Leaving the tableland Kerry Popplewell (Steele Roberts, 2010) ISBN: 978-1-877448-95-9

Liz Breslin

Notes in a poetry collection are a good sign of meatiness, along with the need to reach for a dictionary. Leaving the Tableland has both these attributes going for it. Encomiums, anyone?

This book is separated into four sections: Acclimatisation, The Constancy of Water, Making It and Leaving the Tableland. It's Kerry Popplewell's first collection, which she acknowledges "would have happened sooner had she not been distracted by grandchildren and her interest in tramping." These twin loves make their way into her recollections and recreations of the everyday throughout the pages.

Harvest' sits next to the title poem of the first section. There's something of the Seamus Heaney about it, and not just the digging, the potatoes and the Irish ancestors. Popplewell writes,

In the past I have noodled -
with stealth - for undersized loot,
the leaves still juicy and green.
 
But today I am digging potatoes

 

The words of the Offertory work neatly as her conclusion - "the fruit of the earth,/ the work of human hands. "

‘Portrait: Paihiatua 1942' is more than just that; deeper than the snapshot the husband carries. The war is absent/ present also in the pregnant tones of ‘Summer, 1943' and makes a guest appearance in ‘Curve', dedicated, presumably, to a granddaughter, Ava. ‘Gifts for a Granddaughter, for Grace' muses on the gifts passed on through the generations. Genes, heirlooms, jewellery? And, more personally,

 

                                    my copy of Dorothy
Wordsworth's journal? This was a present
from a dear friend who died ten years ago.
But how explain the solace given me
by those unguarded entries, so translucent
and brief? I have read them over and over.

 

The second section - The Constancy of Water - runs from the light-hearted (if over-blown) title poem, through the light intrigue of ‘Ghost child' to the bleak strength of ‘After the funeral':

Now the necessary estrangement begins;
and, though we would resist,
the sun insists on rising,
the cat on being fed.

 

(That, incidentally, was the poem that necessitated the dictionary. Encomiums. They're eulogies. )

A couple of other nice discoveries happen in this section. The ‘Princessa della Medici', found in the Uffizi, and a quiet grave found in the ‘Cimitero Acattolico', quoted here in full:

 

I went, of course,
to see the other graves:
 
Keats first, then Shelley -
Severn and Trelawny
 
in seemly proximity;
and the cats, the wonderful pines...
 
Then, Diane Rosemary Hardimann,
I discovered you.
 
When you died in 1967
you had just reached thirty-two.
 
Paul preached in this city:
he called for commitment.
 
Your stone stated yours
in a single word.
 
‘Artist,' it said.
No more.

 

Nice. But why the dot dot dot after pines? It distracts a few times through this collection. Aren't ellipses assumed in poetry anyway?

Making it seems a more constructed section. ‘Legacy' is nice, and the women standing strong against the wind in ‘Grit' could be the Pahiatua wife many years on and freed from her headscarf:

 

White hair awry, the women
are thrust forward by a tail wind.
They cannot turn around
 
and it will not stop blowing.
They brace, dig in their heels.
They refuse to be moved.

‘Letter for Juliet' stands out as an exercise in catharsis; a personal tale told.

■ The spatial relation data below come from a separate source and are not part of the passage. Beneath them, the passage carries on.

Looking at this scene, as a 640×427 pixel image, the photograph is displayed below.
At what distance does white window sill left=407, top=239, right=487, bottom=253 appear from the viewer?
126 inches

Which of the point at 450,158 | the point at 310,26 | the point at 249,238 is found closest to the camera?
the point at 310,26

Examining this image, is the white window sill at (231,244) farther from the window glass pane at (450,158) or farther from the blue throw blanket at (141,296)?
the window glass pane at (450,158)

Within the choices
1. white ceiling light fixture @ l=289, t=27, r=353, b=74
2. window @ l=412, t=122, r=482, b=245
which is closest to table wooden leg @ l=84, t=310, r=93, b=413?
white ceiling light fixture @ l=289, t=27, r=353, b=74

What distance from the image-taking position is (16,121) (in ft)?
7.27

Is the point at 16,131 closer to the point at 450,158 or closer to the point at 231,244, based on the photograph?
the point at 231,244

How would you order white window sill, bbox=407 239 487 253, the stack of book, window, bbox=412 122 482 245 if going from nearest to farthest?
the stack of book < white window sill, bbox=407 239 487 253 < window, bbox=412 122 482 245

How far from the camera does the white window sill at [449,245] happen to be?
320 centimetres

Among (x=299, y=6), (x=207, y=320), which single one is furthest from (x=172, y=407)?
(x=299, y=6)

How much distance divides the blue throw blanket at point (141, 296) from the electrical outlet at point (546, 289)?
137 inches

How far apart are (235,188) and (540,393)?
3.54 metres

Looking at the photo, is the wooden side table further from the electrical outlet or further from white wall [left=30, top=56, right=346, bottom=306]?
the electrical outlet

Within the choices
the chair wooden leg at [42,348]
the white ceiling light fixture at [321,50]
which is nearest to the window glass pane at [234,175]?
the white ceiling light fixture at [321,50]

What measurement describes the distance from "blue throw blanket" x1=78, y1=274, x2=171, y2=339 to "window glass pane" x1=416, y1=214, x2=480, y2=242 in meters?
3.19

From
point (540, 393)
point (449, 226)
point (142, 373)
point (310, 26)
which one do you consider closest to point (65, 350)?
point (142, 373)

The final section contains fifteen poems from "memory's ragtag store" (‘Leaving the Tableland'). ‘Seeing the Red Hills again' is a lament for these Fiordland hills,

 

irresistible
irrefragable rock,
bare resonance of red,
their ultramafic slopes held no
            snow grass or herb bed.

 

As a girl of seventeen, she meant to climb them "some later day" but now they are

 

            ...only for others to cross.
This loss I must wear
 
as emblem of all things
            once possible, now
not. How fugitive
those futures, stowed with care
in some high attic of the mind's
            cold, unkind, dry air.
 

‘On Pakihore Ridge' and ‘This moment' provide some short, sweet windy vistas.          

‘Outback' contains some memorable descriptions - "Roads straight as a perspective line...a hoarse ululation...a magpie provides national coverage". Lovely.

‘Memory, for John', is, well, memorable; the uncertainty of different recollections juxtaposed with death on the tops and a collapsed bridge. It says a lot more than it says, and doesn't need that ellipsis again to emphasise that.

The final poem, ‘Song in another country', may,

 

dream on the lenient sand
where gum trees guard, tall sentinels,
the margins of the land.

 

but the voice is the familiar same, recognisable through the collection. Tender, earthy, grounded. Nice.